Like many of Hamza’s patients, she had never heard of the “golden ratio”, but, boy is she a fan today, despite finding it difficult to find clothes. She fizzes with excitement over the social-media attention she receives for her “orange in a bottle figure”, with its pert “projection” and “snatched” waist. “Instagram loves me. I must be in so many Snapchats.”

And I assure you that all eyes turn. I spot her in the Times lobby at a single glance, where she has just escaped the pursuit of a camera-phone-brandishing school trip. “Sometimes I don’t know what to do. Everyone is stopping me in the street. It’s crazy. Sometimes I want to go outside and just be happy and no one look at me.” Pereira is at pains to convey that she is not “trashy”, “tacky”, “bad” or a “hoe” (her words), but a private individual with an extremely public arse. She is harassed “between three and eight times a day”: kerb-crawled, propositioned, grabbed, even punched. “I didn’t know it would be so hard. Sometimes it’s flattering, but I get also a lot of hate, especially from women.”

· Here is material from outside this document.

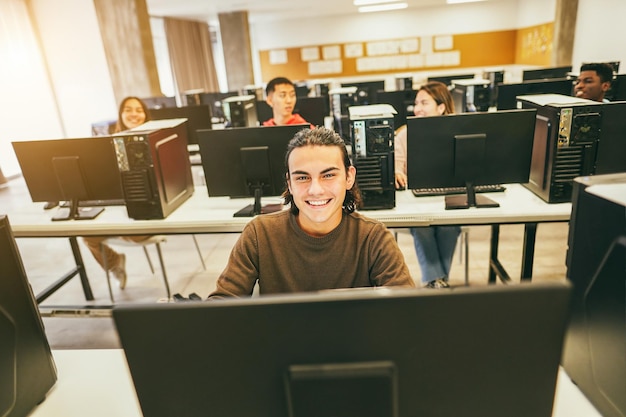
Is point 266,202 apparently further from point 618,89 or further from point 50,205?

Still, she professes to have no regrets. She does sometimes wonder if the trend will vanish in a few years, but reckons she can style it out. She does ponder what effect having a baby will have on her hourglass, but plans to keep Hamza on speed-dial. “I just look the way I should look. When I watch myself I am thinking, ‘I look better than I thought I would.’ I thank him all the time.”